Scaling for the File System | Microsoft Windows Server 2003 Insider Solutions

As companies begin to take advantage of new technologies such as Volume Shadow Copy, Redirected Folders, and desktop backups , there is a need for larger and larger file servers. The issue becomes that as more users are accessing the systems the servers are unable to keep up with the demand. Increasing the available disk space on servers only encourages users to store more data and this serves to further affect performance. Because historically the amount of data stored per user has consistently grown, the only option is to increase scalability of the file servers.
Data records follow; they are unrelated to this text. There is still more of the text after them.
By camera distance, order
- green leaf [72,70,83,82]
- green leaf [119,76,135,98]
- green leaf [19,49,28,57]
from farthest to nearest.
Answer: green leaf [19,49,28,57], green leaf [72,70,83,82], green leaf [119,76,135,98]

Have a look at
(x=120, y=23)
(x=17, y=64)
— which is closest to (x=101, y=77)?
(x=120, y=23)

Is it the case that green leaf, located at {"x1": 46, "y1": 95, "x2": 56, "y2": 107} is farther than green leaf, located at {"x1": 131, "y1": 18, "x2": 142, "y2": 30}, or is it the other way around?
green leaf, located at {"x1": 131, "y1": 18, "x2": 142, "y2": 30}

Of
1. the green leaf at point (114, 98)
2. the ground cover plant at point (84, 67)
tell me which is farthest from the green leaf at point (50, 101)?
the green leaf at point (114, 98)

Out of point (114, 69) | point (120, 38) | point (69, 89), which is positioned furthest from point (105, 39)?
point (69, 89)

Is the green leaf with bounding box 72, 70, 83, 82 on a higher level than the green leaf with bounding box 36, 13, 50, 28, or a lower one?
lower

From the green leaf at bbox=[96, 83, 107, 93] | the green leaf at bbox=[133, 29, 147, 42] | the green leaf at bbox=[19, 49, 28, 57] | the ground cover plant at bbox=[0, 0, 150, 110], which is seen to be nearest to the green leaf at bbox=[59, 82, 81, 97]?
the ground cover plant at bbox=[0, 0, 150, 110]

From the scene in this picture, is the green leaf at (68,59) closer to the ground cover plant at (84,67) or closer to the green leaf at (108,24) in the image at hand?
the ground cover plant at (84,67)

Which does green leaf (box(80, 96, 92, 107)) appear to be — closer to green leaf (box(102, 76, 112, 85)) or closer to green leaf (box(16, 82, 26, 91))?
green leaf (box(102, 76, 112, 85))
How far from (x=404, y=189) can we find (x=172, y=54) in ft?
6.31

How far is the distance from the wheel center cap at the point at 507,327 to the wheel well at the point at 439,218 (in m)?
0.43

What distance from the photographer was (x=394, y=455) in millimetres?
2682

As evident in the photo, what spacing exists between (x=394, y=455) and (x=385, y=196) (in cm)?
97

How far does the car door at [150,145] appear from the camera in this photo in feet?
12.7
Scalability is the key to reducing operation costs

By properly scaling file servers it is possible to consolidate file servers. This reduces hardware costs and maintenance costs, and frees up valuable space in the data center. Scalability is the key to reducing operation costs.

Disk IO is Critical ”SCSI/RAID/IDE

Most modern servers come with a SCSI controller for the disk subsystem with the option of a hardware RAID controller. It is important to distinguish a hardware RAID from a software RAID. The easy way to distinguish them is that a hardware RAID is RAID "all the time." A software RAID is only RAID after the operating system has started. Software RAID requires processor time and is generally less efficient. Hardware RAID traditionally offers more advanced features in the area of distributing memory caches and in dynamic reconfigurations such as adding drives to an existing array.

SCSI comes in many flavors ”Wide, Ultra, Ultra Wide, Ultra 160, Ultra 320. Each of these flavors refers to a specific type of drive it supports and an overall bandwidth of the bus. Ultra 320, for example, has a total bandwidth of 320MB/sec. The important thing to note is that the bandwidth of the controller doesn't have anything to do with the bandwidth of a drive. An Ultra 320 hard drive doesn't have a throughput of 320MB/sec. The advantage of the controller having that amount of bandwidth is that it is able to control multiple hard drives before it becomes the bottleneck in the system. This allows a server to scale more efficiently because adding hard drives will increase performance until they saturate the bus. When this occurs you have the option of adding more controllers and reallocating disks such that none of the controllers are oversubscribed.

RAID traditionally refers to a Hardware RAID controller with an attached set of disks. RAID has the ability to take attached disks to another level. By writing to the disks in a specific manner a system can gain the ability to increase read and write performance and offer the ability to continue serving data even after disk failures have occurred. RAID is offered in several levels, each with different characteristics.

Using RAID over single attached disks allows servers to scale well because data is protected and access to data is improved. RAID technologies allow larger numbers of users to be supported on file servers. Striping disks allows the aggregate space to be treated as a single disk. This enables an administrator to surpass the physical limitations of a single disk.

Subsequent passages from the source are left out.